**Tarea práctica:**
Reproduzca literalmente el pasaje de la noticia sobre el petrolero ruso que va desde "EE.UU. autoriza ingreso" hasta "Autorizado por EE.UU.".

**Fragmento seleccionado:**
■ ■ ■
EE.UU. autoriza ingreso de petrolero ruso a Cuba en medio de la crisis energética

30 de marzo de 2026

📌 Claves del hecho

  • Origen: Rusia
  • Destino: Cuba
  • Carga: Más de 700.000 barriles de crudo
  • Estado: Autorizado por EE.UU.
  • Impacto: Alivio temporal a la crisis energética

Estados Unidos habilitó el ingreso de un buque petrolero de origen ruso hacia Cuba, en una decisión que marca un giro en medio de las restricciones energéticas impuestas a la isla en los últimos meses.

La embarcación transporta más de 700.000 barriles de crudo y se prevé que atraque en el puerto de Matanzas en los próximos días. Su llegada representa el primer suministro significativo de petróleo desde comienzos de año.

El permiso fue otorgado pese a que el barco figura bajo sanciones internacionales. Desde Washington, el presidente Donald Trump señaló que no se opone al envío de combustible, argumentando que la población necesita cubrir necesidades básicas como electricidad y refrigeración.
■ ■ ■
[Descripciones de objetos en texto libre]
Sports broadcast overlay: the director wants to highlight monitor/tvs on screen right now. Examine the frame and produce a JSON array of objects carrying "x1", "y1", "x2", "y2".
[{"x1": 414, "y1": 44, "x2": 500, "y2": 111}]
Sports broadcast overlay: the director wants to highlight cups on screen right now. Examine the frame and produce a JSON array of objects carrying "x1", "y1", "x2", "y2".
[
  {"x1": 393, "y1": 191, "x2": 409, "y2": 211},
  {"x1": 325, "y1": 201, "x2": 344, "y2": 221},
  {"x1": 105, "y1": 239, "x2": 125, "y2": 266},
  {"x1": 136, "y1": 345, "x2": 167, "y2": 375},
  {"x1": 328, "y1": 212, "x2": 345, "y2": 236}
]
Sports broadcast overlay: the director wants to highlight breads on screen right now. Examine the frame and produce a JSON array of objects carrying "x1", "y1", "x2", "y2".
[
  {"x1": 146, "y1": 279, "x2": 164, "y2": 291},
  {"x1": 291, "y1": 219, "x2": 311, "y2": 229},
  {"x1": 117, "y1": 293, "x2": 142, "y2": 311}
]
■ ■ ■
**Respuesta del ejercicio:**
EE.UU. autoriza ingreso de petrolero ruso a Cuba en medio de la crisis energética

30 de marzo de 2026

📌 Claves del hecho

  • Origen: Rusia
  • Destino: Cuba
  • Carga: Más de 700.000 barriles de crudo
  • Estado: Autorizado por EE.UU.